When considering the eurozone, the German economy accounts for about a third of the region’s Gross Domestic Product (GDP). When considering the European Union (EU), the country represents a quarter of the bloc’s GDP.

danger of recession

In addition to the challenges generated by the break in the global market chain by the Covid-19 pandemic, the War in Ukraine is one of the main responsible for the high inflation in Germany and what most raises concern about a possible recession in the country.

The conflict puts the country in check as it has strained the relationship between Berlin and Moscow. Leonardo Trevisan explains that since unification, Germany, in practice, has become a great ally of Russia, as it acquired cheap gas and financed Russian development.

“In exchange for German investment in Russia to develop different sectors, the exchange for this condition was that Germany would receive cheap energy from the Russians. This is what, somehow, the war broke.

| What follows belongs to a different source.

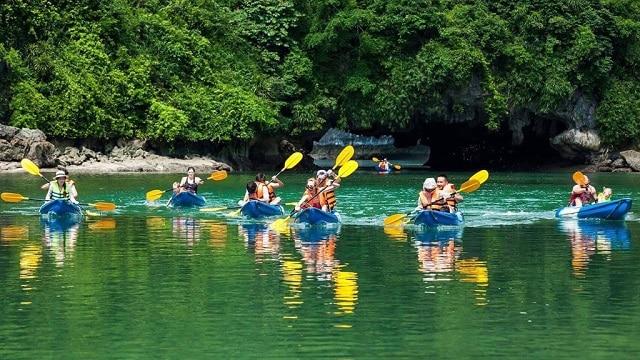 Chèo thuyền Kayak trên hồ tuyền lâm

The industry depends on the energy modal, and this modal from Germany is undoubtedly at risk”.

According to experts, as it is a major exporter and investment lure, “if Germany catches the flu, perhaps the periphery of Europe will catch pneumonia”, summarizes Professor Vinicius Vieira.

“Germany is facing the exhaustion of the model that allowed it to be the great economic star of Europe in the last 30 years, from reunification until a while ago, and even in the period of great crisis of the eurozone it was not affected that much” , evaluates.

Expectations

According to International Monetary Fund (IMF) estimates, Germany should grow 1.2% in 2022. In 2021, the country grew 2.9% after registering -4.6% in 2020, at the beginning of the pandemic.

The experts’ assessment is that the energy issue will continue to be the main obstacle for the German economy.

In August, German Economy Minister Robert Habeck said Germany faced the “bitter reality” that Russia would not restore gas supplies to the country. “It won’t come back… It’s the bitter reality.”

Currently, Russia is only supplying 20% ​​of the usual capacity of the Nord Stream 1 pipeline to Germany.

“There needs to be a change in the country’s energy matrix, this is the new normal. Until they change the energy matrix, adapt to this new reality, this will take a long time, it is difficult to estimate, it is something in the medium to long term, I believe in a period of 5 to 10 years for it to happen”, comments Vieira.

In addition to planning for a readaptation of the energy matrix, in the short term Germany has been looking for new suppliers.

“What Germany is doing, and being forced to do so, is changing the supplier. Instead of buying Russian gas, it is being forced to buy it from the Americans. The question is: at what price will the gas reach the country?”, concludes Leonardo Trevisan.

In addition to inflation, the German economy will also have to deal with the bitter medicine to the price problem, rising interest rates.

In July, the European Central Bank (ECB) raised the main interest rate in the euro zone by 0.5 percentage point, thus starting an upward cycle. As a result, the deposit rate is now 0%, down from -0.5% previously.

And movement is expected to continue at a “steady pace” until it reaches the end of its bullish cycle, in part to maintain room to correct the tightening path if circumstances change, ECB chief economist Philip Lane said on Monday. thursday (29).